Dubai: Gulf Islamic Investments (GII), based in the UAE, has announced its second major logistics deal in recent weeks. The company has entered into a new joint venture with LogiPoint, a subsidiary of SISCO, to establish a logistics platform that will offer Grade A warehousing across Saudi Arabia. The deal is valued at over SR1 billion (approximately $300 million).
LogiPoint specializes in industrial and logistics real estate, investing in, managing, and operating both bonded and non-bonded logistics parks and zones.
The new joint venture aims to “create new logistic infrastructure in key Saudi cities,” beginning with Riyadh and Jeddah.
Earlier this month, GII sold a majority stake in its UAE logistics portfolio to the global investment firm Brookfield Asset Management. GII currently manages over $4.5 billion in assets.
GII’s expansion into logistics began in December 2017 with the acquisition of a logistics fulfillment center in Dortmund, Germany, covering 1 million square feet. This center was sold to an Asian investor in 2020, yielding an internal rate of return (IRR) of 18%.
GII’s investments in GCC logistics assets have focused on “acquiring, aggregating, repurposing, and developing facilities” for third parties, including notable clients such as Hellmann, CEVA, Sinotrans, Noon, and others in Dubai.

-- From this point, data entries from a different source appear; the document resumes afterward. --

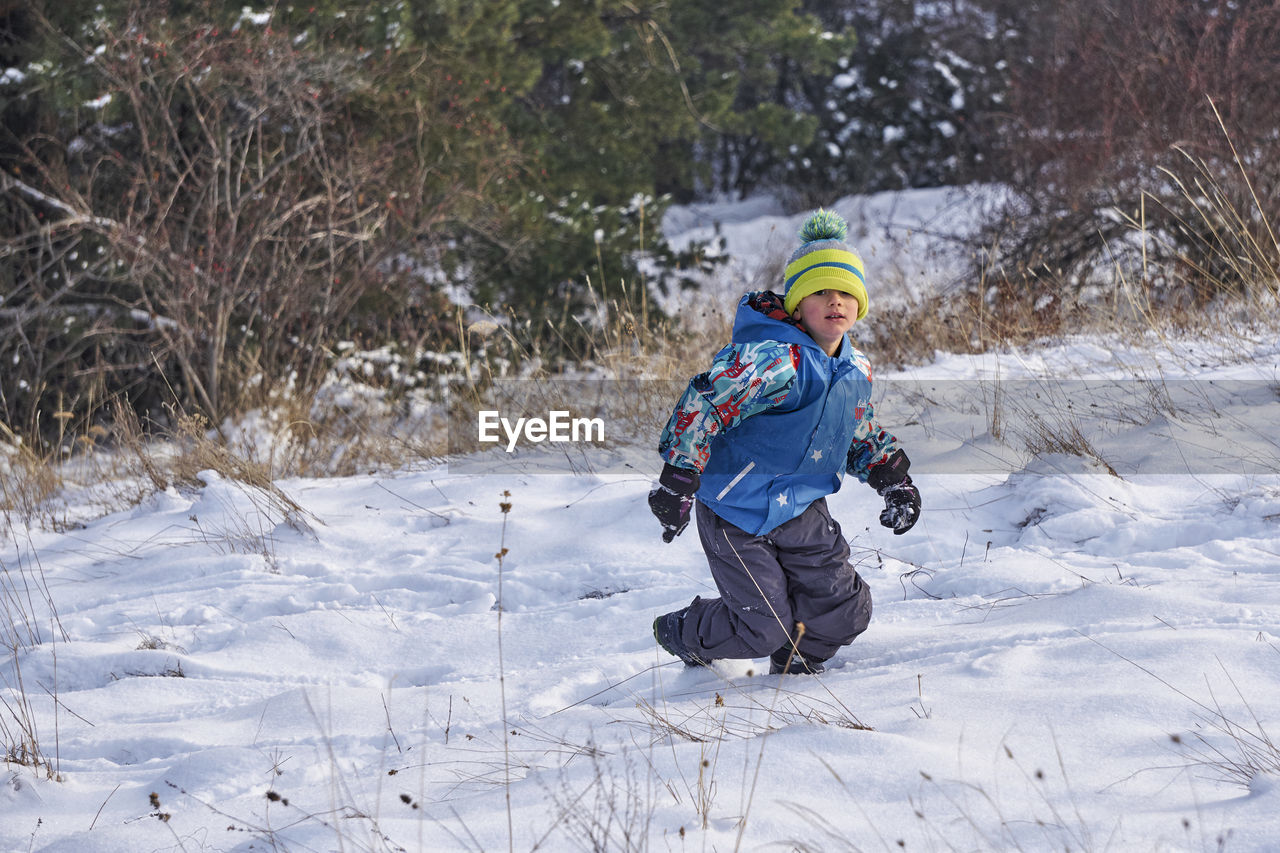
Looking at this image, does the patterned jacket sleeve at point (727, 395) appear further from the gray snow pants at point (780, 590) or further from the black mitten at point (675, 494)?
the gray snow pants at point (780, 590)

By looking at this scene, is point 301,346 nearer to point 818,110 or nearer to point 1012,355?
point 1012,355

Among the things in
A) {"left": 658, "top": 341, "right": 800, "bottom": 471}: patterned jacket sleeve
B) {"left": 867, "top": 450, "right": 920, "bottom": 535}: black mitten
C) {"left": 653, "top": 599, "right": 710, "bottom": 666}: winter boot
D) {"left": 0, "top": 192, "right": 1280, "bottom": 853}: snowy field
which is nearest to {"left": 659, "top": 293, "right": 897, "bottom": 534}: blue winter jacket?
{"left": 658, "top": 341, "right": 800, "bottom": 471}: patterned jacket sleeve

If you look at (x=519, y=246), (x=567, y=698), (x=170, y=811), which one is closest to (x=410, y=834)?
(x=170, y=811)

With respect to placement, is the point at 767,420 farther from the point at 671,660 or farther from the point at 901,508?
the point at 671,660

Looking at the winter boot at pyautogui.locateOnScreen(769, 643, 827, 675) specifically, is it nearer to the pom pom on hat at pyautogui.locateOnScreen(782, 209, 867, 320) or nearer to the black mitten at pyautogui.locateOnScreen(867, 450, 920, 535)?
the black mitten at pyautogui.locateOnScreen(867, 450, 920, 535)

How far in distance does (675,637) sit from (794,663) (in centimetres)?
34

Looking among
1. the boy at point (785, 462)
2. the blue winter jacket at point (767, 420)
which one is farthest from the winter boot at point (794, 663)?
the blue winter jacket at point (767, 420)

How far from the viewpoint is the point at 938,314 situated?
22.7ft

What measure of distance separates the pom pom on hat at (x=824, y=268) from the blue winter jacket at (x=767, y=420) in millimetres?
87

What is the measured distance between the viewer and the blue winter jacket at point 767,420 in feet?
8.99

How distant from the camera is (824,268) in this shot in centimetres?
279

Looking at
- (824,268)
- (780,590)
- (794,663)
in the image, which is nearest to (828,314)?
(824,268)

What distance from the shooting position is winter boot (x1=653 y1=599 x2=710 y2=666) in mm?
3059

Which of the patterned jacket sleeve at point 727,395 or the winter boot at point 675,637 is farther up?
the patterned jacket sleeve at point 727,395
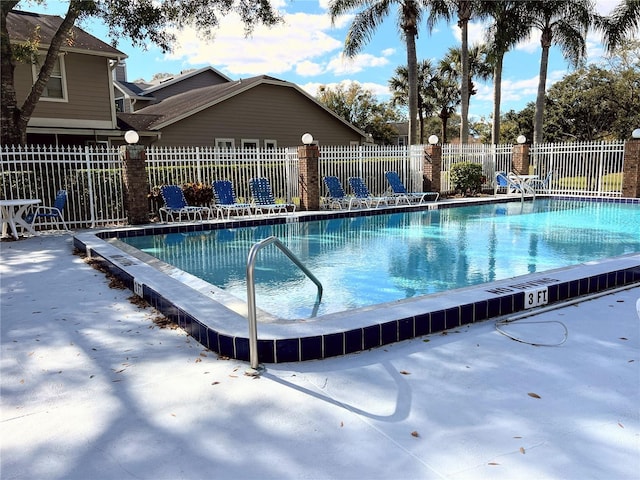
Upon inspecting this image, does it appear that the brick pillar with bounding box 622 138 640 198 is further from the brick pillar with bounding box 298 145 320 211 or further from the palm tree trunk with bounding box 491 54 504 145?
the brick pillar with bounding box 298 145 320 211

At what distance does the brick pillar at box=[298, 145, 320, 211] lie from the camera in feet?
45.8

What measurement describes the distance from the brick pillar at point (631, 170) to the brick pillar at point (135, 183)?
1433cm

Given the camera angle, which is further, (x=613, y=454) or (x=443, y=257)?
(x=443, y=257)

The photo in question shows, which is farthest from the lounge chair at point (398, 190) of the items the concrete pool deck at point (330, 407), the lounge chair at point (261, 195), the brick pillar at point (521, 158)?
the concrete pool deck at point (330, 407)

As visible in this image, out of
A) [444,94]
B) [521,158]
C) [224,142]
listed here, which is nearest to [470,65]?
[444,94]

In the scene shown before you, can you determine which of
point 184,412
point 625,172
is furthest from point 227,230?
point 625,172

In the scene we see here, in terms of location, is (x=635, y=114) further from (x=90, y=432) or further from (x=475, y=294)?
(x=90, y=432)

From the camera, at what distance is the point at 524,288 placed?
14.8 feet

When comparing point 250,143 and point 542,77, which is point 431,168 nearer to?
point 250,143

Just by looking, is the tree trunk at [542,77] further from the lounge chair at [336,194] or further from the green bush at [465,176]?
the lounge chair at [336,194]

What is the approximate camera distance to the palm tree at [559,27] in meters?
20.7

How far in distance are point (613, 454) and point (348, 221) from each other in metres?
10.4

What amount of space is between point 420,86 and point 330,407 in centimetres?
3864

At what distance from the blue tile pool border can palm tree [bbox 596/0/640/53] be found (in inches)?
724
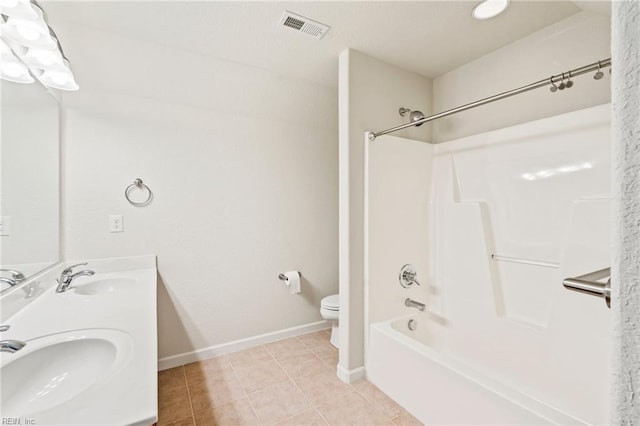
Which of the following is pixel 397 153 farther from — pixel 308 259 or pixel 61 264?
pixel 61 264

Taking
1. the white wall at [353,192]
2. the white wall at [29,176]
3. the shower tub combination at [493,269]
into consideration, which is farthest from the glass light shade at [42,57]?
the shower tub combination at [493,269]

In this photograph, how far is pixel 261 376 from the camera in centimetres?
213

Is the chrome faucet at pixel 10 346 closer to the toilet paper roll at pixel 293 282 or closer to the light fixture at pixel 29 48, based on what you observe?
the light fixture at pixel 29 48

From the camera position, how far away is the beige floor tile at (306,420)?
1.66 meters

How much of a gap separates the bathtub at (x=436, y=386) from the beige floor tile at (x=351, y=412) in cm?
17

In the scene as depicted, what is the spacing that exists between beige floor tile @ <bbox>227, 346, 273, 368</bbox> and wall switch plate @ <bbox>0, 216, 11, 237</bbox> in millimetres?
1638

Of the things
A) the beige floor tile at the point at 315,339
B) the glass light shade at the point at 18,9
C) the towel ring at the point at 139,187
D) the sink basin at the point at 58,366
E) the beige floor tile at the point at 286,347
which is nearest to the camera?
the sink basin at the point at 58,366

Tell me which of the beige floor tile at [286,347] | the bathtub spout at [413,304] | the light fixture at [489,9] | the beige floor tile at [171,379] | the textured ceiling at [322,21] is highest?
the light fixture at [489,9]

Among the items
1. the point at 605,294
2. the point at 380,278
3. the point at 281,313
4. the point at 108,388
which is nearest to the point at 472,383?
the point at 380,278

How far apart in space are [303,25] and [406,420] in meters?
2.36

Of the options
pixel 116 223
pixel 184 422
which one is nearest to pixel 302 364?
pixel 184 422

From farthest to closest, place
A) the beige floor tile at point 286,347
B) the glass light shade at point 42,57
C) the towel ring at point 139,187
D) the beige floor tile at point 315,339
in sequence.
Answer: the beige floor tile at point 315,339
the beige floor tile at point 286,347
the towel ring at point 139,187
the glass light shade at point 42,57

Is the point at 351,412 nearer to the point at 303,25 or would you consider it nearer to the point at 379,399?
the point at 379,399

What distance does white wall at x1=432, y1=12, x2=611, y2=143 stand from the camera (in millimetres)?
1703
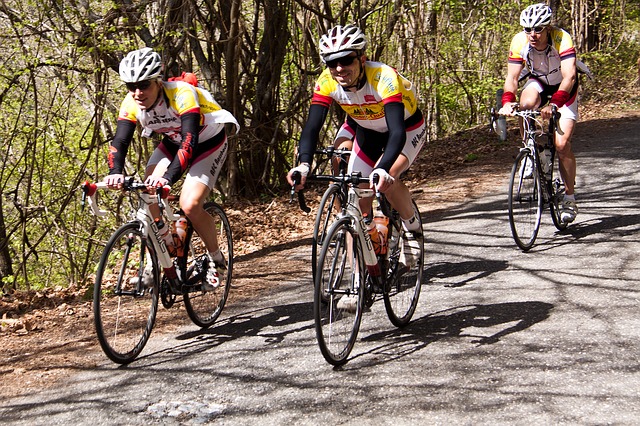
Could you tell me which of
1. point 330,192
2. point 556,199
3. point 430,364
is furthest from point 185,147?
point 556,199

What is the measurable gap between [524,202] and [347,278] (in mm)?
3573

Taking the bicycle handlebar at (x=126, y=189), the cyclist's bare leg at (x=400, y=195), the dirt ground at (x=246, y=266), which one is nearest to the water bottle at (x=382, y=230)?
the cyclist's bare leg at (x=400, y=195)

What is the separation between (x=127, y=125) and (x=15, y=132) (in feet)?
21.7

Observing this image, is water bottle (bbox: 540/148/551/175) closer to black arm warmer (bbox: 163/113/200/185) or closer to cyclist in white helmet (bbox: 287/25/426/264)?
cyclist in white helmet (bbox: 287/25/426/264)

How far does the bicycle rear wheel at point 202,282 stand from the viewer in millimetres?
6465

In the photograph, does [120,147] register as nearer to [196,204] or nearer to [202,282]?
[196,204]


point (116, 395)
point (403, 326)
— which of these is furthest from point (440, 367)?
point (116, 395)

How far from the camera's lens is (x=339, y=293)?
17.2ft

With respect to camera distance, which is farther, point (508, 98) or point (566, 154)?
point (566, 154)

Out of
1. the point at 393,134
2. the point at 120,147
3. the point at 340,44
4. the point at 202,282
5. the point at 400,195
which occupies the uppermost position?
the point at 340,44

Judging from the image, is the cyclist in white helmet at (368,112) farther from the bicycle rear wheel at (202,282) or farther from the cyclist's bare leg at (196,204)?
the bicycle rear wheel at (202,282)

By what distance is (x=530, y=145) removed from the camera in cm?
816

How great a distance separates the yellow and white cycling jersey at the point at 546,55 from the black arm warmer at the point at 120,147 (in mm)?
4133

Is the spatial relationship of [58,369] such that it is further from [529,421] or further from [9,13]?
[9,13]
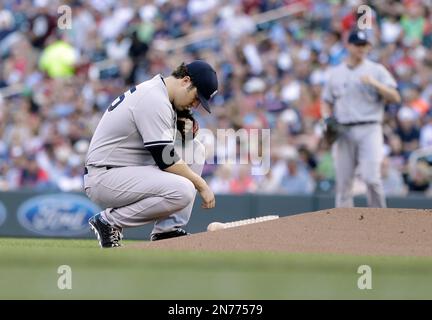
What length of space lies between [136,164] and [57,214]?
20.8ft

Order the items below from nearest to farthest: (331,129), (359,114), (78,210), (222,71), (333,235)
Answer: (333,235) → (359,114) → (331,129) → (78,210) → (222,71)

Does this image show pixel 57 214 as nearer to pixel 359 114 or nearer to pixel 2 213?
pixel 2 213

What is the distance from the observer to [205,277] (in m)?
6.43

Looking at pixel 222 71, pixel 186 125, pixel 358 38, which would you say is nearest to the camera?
pixel 186 125

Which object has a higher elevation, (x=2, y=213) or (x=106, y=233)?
(x=2, y=213)

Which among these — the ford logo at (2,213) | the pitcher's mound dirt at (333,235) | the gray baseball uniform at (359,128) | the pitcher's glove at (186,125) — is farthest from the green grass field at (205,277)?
the ford logo at (2,213)

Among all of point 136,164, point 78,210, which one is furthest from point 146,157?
point 78,210

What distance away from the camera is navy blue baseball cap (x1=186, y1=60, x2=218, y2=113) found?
823 centimetres

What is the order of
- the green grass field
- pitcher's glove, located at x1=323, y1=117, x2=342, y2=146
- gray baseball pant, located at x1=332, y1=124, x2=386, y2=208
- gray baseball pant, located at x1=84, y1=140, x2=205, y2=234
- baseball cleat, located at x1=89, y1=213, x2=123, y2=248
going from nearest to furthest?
the green grass field < gray baseball pant, located at x1=84, y1=140, x2=205, y2=234 < baseball cleat, located at x1=89, y1=213, x2=123, y2=248 < gray baseball pant, located at x1=332, y1=124, x2=386, y2=208 < pitcher's glove, located at x1=323, y1=117, x2=342, y2=146

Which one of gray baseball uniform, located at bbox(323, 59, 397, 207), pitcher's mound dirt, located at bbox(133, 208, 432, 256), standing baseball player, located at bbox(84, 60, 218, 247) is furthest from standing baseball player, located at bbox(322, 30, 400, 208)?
standing baseball player, located at bbox(84, 60, 218, 247)

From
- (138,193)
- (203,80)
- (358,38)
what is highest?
(358,38)

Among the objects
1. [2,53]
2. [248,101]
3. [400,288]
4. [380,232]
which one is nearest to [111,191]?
[380,232]

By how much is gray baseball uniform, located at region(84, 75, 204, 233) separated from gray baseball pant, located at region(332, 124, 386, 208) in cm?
394

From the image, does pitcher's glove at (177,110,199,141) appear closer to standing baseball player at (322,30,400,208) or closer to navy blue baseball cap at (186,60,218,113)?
navy blue baseball cap at (186,60,218,113)
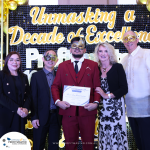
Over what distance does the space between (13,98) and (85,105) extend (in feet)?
3.60

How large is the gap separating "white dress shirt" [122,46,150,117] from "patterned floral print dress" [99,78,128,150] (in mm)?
236

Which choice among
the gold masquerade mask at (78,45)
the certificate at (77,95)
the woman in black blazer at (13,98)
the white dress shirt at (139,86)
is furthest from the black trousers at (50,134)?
the white dress shirt at (139,86)

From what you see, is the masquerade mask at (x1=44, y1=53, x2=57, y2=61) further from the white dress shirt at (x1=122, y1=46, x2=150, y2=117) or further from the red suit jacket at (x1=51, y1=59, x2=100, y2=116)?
the white dress shirt at (x1=122, y1=46, x2=150, y2=117)

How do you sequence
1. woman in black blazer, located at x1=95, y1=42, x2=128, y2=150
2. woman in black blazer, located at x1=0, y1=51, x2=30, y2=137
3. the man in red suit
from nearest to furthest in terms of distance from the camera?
the man in red suit → woman in black blazer, located at x1=0, y1=51, x2=30, y2=137 → woman in black blazer, located at x1=95, y1=42, x2=128, y2=150

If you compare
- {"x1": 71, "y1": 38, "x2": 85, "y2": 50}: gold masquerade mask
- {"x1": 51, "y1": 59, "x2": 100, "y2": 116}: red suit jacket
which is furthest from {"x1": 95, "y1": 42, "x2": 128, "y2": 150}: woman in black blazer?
{"x1": 71, "y1": 38, "x2": 85, "y2": 50}: gold masquerade mask

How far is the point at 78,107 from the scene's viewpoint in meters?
2.82

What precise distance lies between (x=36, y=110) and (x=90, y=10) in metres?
2.48

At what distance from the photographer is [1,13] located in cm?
395

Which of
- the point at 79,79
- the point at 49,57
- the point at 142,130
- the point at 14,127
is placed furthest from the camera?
the point at 49,57

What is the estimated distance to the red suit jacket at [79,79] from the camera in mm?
2812

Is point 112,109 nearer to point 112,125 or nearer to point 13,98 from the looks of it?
point 112,125

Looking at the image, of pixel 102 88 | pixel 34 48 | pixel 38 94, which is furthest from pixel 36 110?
pixel 34 48

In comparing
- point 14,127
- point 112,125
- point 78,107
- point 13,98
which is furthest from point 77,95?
point 14,127

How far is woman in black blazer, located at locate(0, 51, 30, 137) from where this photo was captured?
9.50 feet
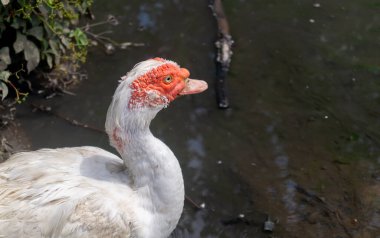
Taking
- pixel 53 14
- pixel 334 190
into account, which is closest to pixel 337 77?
pixel 334 190

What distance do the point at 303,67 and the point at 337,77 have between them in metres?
0.35

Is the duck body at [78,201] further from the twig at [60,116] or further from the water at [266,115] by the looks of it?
the twig at [60,116]

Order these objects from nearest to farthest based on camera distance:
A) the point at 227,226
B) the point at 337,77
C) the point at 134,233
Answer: the point at 134,233
the point at 227,226
the point at 337,77

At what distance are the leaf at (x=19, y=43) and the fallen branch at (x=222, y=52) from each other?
1.81 meters

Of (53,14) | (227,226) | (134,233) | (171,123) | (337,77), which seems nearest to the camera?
(134,233)

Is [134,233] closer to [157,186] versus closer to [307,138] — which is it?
[157,186]

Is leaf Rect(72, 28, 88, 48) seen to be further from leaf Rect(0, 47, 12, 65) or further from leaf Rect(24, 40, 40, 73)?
leaf Rect(0, 47, 12, 65)

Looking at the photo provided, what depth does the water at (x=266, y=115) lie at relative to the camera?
4480mm

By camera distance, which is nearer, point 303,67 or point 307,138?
point 307,138

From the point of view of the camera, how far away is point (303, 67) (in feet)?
19.1

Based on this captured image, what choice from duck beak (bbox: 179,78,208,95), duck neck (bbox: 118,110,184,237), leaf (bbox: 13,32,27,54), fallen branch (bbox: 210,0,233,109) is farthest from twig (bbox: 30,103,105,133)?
duck beak (bbox: 179,78,208,95)

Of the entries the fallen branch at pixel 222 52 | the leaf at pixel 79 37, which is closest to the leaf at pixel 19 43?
the leaf at pixel 79 37

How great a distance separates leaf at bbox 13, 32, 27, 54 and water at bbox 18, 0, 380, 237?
0.66 meters

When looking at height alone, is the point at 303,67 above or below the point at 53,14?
below
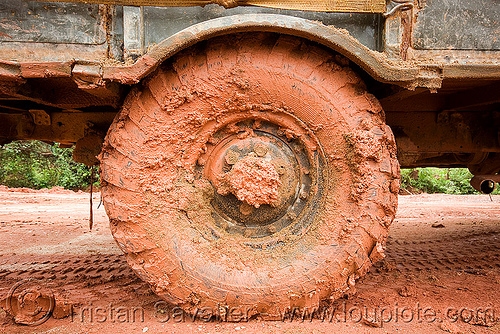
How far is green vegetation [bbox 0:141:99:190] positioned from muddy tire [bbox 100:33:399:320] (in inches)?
443

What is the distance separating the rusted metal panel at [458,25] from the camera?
5.52 feet

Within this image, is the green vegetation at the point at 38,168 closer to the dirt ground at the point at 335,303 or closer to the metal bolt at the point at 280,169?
the dirt ground at the point at 335,303

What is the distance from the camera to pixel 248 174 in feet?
5.69

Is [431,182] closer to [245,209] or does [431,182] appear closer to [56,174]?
[245,209]

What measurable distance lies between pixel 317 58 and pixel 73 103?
57.0 inches

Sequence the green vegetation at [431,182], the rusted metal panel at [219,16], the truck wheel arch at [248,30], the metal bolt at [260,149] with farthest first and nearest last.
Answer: the green vegetation at [431,182]
the metal bolt at [260,149]
the rusted metal panel at [219,16]
the truck wheel arch at [248,30]

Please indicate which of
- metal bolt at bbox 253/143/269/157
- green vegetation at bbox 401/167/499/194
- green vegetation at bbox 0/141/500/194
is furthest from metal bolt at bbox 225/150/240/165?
green vegetation at bbox 401/167/499/194

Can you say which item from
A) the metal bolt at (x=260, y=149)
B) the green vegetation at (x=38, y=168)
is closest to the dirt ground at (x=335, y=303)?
the metal bolt at (x=260, y=149)

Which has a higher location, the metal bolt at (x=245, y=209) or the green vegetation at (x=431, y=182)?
the metal bolt at (x=245, y=209)

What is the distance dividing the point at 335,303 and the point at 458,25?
5.39 feet

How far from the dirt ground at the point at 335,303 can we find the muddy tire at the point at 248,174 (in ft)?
0.62

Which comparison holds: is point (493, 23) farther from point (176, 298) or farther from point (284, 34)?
point (176, 298)

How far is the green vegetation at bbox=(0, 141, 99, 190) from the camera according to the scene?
1162 cm

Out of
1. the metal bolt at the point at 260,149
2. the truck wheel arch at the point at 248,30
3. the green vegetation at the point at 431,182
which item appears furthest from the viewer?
the green vegetation at the point at 431,182
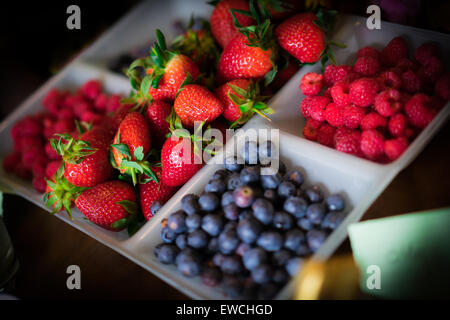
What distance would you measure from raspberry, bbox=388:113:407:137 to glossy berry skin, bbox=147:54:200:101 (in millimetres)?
589

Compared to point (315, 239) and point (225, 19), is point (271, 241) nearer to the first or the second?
point (315, 239)

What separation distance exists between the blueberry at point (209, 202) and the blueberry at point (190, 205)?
0.6 inches

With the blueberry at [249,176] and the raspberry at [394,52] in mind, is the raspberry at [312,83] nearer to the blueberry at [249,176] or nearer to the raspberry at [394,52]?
the raspberry at [394,52]

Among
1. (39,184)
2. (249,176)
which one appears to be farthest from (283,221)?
(39,184)

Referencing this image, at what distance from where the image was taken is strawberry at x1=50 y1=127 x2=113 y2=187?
1.11 meters

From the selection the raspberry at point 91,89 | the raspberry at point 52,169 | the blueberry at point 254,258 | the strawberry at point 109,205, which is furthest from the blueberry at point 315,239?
the raspberry at point 91,89

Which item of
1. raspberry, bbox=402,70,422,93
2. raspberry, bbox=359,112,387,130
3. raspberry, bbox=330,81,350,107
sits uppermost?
raspberry, bbox=402,70,422,93

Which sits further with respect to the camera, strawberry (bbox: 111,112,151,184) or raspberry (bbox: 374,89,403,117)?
strawberry (bbox: 111,112,151,184)

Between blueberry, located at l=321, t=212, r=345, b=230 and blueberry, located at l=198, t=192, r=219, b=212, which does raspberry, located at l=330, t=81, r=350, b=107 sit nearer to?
blueberry, located at l=321, t=212, r=345, b=230

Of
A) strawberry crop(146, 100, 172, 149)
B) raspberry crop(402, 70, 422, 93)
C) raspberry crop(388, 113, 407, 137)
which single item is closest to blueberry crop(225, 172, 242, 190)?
strawberry crop(146, 100, 172, 149)

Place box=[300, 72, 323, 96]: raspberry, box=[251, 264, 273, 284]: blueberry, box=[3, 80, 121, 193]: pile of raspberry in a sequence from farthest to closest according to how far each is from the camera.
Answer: box=[3, 80, 121, 193]: pile of raspberry < box=[300, 72, 323, 96]: raspberry < box=[251, 264, 273, 284]: blueberry

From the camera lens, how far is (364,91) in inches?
38.9

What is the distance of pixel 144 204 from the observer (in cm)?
110

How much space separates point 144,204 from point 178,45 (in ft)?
1.95
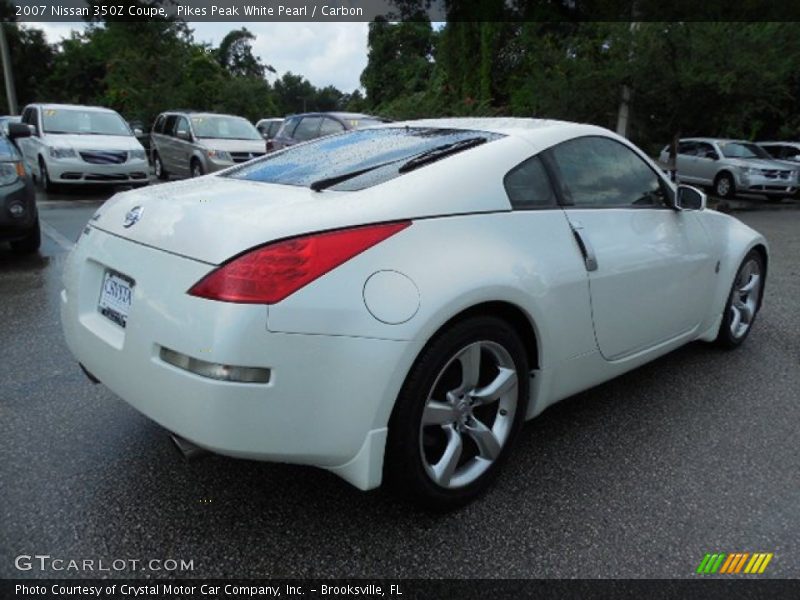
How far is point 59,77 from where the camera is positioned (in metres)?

Pankaj Gupta, GII’s co-founder and co-CEO, stated, “GII’s partnership with LogiPoint extends GII’s logistics operations across Saudi Arabia, facilitating the rapid expansion of the Kingdom’s infrastructure and supporting its booming economy. This is a natural progression for GII following our recent transaction where Brookfield acquired a majority stake in GII’s logistics assets in the UAE.”